Foliage can be decorated with small spikes or teeth.
One of the best ornamental types of aloe, the Snake (A. broomii) is also a pleasingly robust specimen. Forming a dense, short stemmed rosette of light green leaves with red brown teeth this is one of the more slow growing types of aloe.
A slow growing plant, Snakes can take up to 5 years to reach their mature size. When mature the plants can be 1 to 3 ft tall and wide, depending on the growing conditions. Typically, the head of the Snake produces just 1 rosette but sometimes this can divide to form 3 rosettes. Frost and disease resistant, these plants are hardy in USDA Zones 9 to 11. Snakes are an ideal choice for arid or semi-arid areas. Like many of the other types of aloe, Snakes are a great focal point. Snake flowers are light yellow or lemon in color.
Reliable plants, the foliage of many types of aloe provide the most interest.
Easy to grow and care for, if planted in the right position, once established these resilient plants rarely require watering. Instead they store moisture in the fleshy leaves enabling them to survive long periods of drought. If planted in good or rich soil the plants do not require additional fertilizer.
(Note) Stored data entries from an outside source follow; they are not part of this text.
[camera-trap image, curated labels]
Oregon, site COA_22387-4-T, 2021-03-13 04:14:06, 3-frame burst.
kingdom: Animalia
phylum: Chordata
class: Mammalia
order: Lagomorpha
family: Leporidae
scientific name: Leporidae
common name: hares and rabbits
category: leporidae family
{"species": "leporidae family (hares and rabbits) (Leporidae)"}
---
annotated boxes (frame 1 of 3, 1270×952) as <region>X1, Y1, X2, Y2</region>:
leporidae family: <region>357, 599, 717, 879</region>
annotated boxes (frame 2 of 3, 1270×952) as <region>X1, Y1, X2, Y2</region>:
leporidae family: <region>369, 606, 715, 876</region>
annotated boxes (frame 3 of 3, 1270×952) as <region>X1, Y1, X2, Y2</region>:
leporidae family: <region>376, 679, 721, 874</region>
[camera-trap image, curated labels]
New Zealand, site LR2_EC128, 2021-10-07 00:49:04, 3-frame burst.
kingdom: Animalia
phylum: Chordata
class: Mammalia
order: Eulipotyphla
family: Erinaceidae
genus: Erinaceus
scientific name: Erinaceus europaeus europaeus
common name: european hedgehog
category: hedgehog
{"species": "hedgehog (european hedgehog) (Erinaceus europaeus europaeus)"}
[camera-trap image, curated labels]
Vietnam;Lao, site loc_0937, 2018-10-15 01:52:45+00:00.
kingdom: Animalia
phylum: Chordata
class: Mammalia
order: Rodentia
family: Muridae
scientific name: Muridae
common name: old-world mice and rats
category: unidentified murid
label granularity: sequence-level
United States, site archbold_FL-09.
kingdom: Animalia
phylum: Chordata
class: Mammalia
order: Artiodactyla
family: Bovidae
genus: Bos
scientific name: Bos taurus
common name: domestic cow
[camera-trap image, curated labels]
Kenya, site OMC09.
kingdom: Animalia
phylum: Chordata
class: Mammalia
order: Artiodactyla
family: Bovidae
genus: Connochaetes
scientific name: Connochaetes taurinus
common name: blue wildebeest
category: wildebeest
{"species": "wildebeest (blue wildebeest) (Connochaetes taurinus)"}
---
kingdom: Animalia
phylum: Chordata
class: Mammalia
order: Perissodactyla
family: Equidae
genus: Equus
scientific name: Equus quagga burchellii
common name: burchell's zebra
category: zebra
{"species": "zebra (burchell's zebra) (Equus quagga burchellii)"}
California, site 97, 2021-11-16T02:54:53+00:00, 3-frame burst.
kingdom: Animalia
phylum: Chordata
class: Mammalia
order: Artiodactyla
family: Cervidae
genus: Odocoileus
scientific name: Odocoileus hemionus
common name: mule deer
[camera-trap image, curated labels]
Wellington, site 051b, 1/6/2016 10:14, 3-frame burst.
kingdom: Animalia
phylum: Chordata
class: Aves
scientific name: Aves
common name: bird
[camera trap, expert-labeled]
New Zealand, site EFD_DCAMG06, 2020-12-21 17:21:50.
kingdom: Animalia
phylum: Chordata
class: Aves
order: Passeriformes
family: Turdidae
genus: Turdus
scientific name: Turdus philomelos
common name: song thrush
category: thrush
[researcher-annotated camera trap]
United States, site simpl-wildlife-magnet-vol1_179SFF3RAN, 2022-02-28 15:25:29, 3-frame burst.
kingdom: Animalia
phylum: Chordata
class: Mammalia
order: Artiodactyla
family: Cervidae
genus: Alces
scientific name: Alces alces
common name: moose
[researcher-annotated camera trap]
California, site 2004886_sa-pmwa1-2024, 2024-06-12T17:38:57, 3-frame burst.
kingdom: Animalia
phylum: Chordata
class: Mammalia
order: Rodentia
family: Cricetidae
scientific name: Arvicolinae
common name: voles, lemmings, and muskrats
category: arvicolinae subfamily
However, if planted in poor soil or in containers you may need to apply a dose of appropriate fertilizer such as Miracle-Gro Succulent Food a couple of times a year.
Low maintenance and largely problem free, even the most unsightly problems such as leaves turning brown are easy to solve. The various types of aloe outlined above are a great way of introducing long lasting color and interest to your garden or houseplant collection.